» **TASK TO CARRY OUT**: Could you extend the opinion piece on mainstream media bias that appears below, continuing from the paragraph about Democratic leaders and the WMD intelligence?

Subordinating the Truth

December 19, 2005

As I was watching President Bush’s latest news conference, I was again struck by the thought of how different the news climate and public mood would be if the mainstream media (MSM) were truly as unbiased as they pretend to be.

If the MSM were indeed objective and animated by an investigative impulse and a nonpartisan, government-watchdog instinct, they might thoroughly cover and inquire into the following:

— Why Joe Wilson appears to have lied when he denied that his wife, Valerie Plame, recommended him to the CIA to investigate the claim that Saddam Hussein sought uranium yellowcake from Niger, manifestly unqualified though he was. They might also examine Wilson’s bragging about debunking certain forged documents on his trip that were not even discovered until eight months later.

— Senator Durbin’s unconscionable likening of America’s treatment of terrorist detainees to the treatment of prisoners by Pol Pot, the Nazi regime and the Soviet Gulags.

— Why one of its own standard bearers, the vaunted New York Times, sat on the surveillance “scandal” story until the week Congress was debating reauthorization of the Patriot Act.

— Where Senate Minority Leader Harry Reid gets off demanding an independent investigation about this NSA surveillance — a practice that essentially began under President Clinton and about which Reid and his colleagues were privy to a dozen briefings.

— How Democratic leaders have continually accused President Bush of lying to get us into war when they had access to the same WMD intelligence as President Bush and voted to authorize him to attack Iraq.

» **SOURCE INFORMATION**:
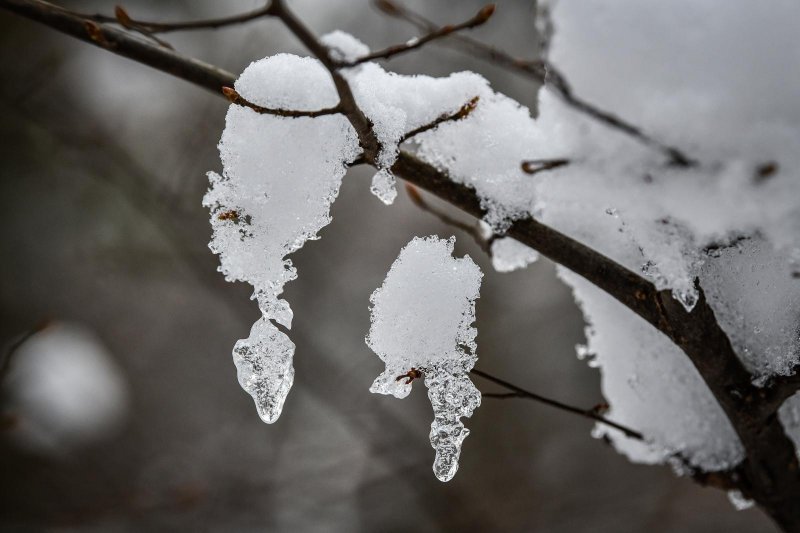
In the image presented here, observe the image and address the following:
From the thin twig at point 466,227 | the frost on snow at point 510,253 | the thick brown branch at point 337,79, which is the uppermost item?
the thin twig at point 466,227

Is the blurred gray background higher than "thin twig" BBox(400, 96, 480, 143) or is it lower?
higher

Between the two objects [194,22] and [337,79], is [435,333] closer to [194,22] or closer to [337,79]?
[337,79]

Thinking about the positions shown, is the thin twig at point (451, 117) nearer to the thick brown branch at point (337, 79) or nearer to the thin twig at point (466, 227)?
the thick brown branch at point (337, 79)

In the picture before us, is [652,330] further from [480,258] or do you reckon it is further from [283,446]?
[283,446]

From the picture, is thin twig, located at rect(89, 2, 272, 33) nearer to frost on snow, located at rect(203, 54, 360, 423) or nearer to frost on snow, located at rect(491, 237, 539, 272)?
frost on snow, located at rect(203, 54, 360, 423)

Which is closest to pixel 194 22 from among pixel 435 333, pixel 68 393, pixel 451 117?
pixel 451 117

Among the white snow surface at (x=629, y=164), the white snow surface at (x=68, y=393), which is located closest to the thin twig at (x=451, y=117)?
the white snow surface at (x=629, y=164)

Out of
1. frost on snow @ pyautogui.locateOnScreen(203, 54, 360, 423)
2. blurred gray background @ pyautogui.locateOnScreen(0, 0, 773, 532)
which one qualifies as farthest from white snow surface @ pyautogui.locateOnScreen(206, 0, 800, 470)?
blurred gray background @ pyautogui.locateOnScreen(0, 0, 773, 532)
---
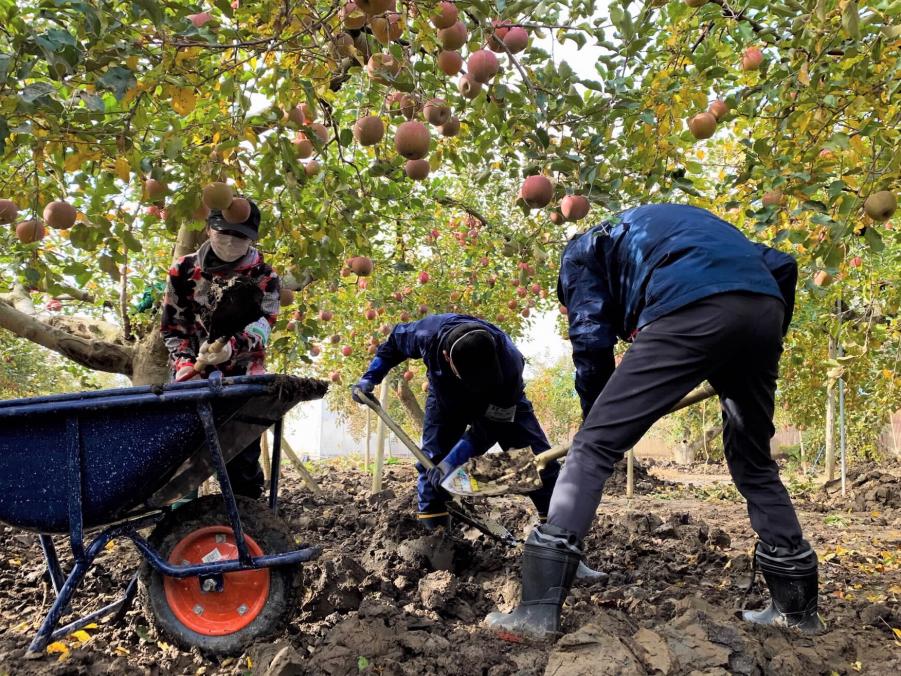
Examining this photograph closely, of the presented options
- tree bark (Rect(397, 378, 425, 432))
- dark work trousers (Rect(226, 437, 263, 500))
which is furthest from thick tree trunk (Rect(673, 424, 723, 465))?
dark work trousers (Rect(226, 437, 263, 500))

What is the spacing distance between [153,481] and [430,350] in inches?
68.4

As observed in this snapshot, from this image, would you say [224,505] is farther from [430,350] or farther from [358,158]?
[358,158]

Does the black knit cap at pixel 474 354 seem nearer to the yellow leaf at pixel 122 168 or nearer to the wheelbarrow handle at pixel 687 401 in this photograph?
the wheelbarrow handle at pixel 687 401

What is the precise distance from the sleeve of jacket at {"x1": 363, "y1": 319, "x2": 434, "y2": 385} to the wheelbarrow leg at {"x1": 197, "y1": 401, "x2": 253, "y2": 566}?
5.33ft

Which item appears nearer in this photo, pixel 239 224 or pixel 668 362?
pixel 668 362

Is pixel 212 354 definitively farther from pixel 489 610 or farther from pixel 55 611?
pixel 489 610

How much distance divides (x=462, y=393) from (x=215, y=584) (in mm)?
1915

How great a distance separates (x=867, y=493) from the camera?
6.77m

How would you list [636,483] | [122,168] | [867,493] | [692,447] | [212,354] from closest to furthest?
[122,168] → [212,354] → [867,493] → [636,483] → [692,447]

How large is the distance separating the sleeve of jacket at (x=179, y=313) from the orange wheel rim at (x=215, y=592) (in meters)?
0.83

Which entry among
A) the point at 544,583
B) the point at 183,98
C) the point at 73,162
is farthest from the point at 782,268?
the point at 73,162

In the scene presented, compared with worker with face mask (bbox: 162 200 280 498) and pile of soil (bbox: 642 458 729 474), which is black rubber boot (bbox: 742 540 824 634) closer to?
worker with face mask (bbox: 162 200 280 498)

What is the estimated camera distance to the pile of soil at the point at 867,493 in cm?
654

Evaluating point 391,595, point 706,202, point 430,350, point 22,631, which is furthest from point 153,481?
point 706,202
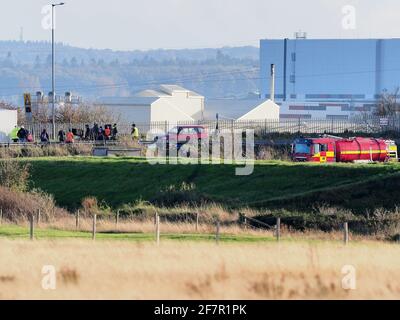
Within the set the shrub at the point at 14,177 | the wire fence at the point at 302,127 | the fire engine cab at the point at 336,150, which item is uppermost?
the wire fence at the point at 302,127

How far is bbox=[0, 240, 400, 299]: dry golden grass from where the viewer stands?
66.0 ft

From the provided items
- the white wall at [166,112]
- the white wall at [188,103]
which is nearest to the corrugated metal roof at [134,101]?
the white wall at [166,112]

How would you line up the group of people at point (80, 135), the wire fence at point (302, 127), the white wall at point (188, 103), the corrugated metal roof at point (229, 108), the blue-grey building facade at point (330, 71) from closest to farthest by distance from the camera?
==
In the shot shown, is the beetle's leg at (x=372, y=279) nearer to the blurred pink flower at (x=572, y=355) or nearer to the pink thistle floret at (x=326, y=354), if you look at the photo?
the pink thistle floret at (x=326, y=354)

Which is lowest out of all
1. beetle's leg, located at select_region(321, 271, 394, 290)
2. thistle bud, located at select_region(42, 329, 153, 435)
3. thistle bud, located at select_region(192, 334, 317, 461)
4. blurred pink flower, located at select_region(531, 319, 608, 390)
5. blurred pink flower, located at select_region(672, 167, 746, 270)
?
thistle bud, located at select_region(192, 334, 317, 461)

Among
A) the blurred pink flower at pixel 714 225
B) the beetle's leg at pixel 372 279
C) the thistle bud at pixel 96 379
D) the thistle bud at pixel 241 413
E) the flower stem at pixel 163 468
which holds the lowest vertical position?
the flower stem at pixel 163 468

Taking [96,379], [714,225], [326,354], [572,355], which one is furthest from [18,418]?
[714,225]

» **EXERCISE RESPONSE**:
— Why only a handful of Democrat senators availed themselves of their access to certain detailed reports on Iraqi WMD.

— Why Democratic leaders claim their plainly unconditional authorization to attack Iraq was based on further conditions.

— Upon what evidence the Democrats base their slanderous allegation that the Bush administration, as a matter of policy, engages in the systematic torture of terrorist detainees.

— How Democratic leaders could justify their irresponsible call for a specific withdrawal timetable for Iraq without playing into the terrorists’ hands.

— Why most of those Democrats, when Republicans called their bluff, were afraid to back up their destructive rhetoric with their vote.

— The Democrats’ conspicuous inability or unwillingness to offer a single alternative plan for Iraq, though they ceaselessly condemn President Bush’s policies on it.

— Why senators who voted for the Patriot Act are now refusing to reauthorize it despite the lack of a credible case that the administration has abused its authority or compromised civil liberties.

— How Democrat Senators can complain about the government’s failure to connect the dots concerning the terrorists’ 9/11 plot and at the same time take action that will virtually guaranty our inability to connect future dots.

— On what basis Sen. Harry Reid charges that the present Congress is “the most corrupt in history.”

— The remarkable progress in Iraq of the training of Iraqi security forces and the rebuilding of the Iraqi infrastructure.

— The positive morale of the American troops in Iraq despite the endless distortions of the MSM and Democratic politicians.

— The robustness and resilience of the American economy under President Bush.

The MSM has been largely silent or slanted on these stories, along with many others that don’t support their preferred template.

Yet, in the face of this evidence, the MSM mostly deny their bias. What’s scary is that many of them actually believe they aren’t biased, which is as much a result of self-deception as deception of others.

This is because they operate in the type of stifling bubble they believe envelops President Bush. They surround themselves only with people who share their decidedly leftist, secular worldview. They harbor a myopic arrogance that regards contrary opinion as aberrant, perverse and evil. They oppose at all costs anything that advances that worldview, including the dissemination of the truth.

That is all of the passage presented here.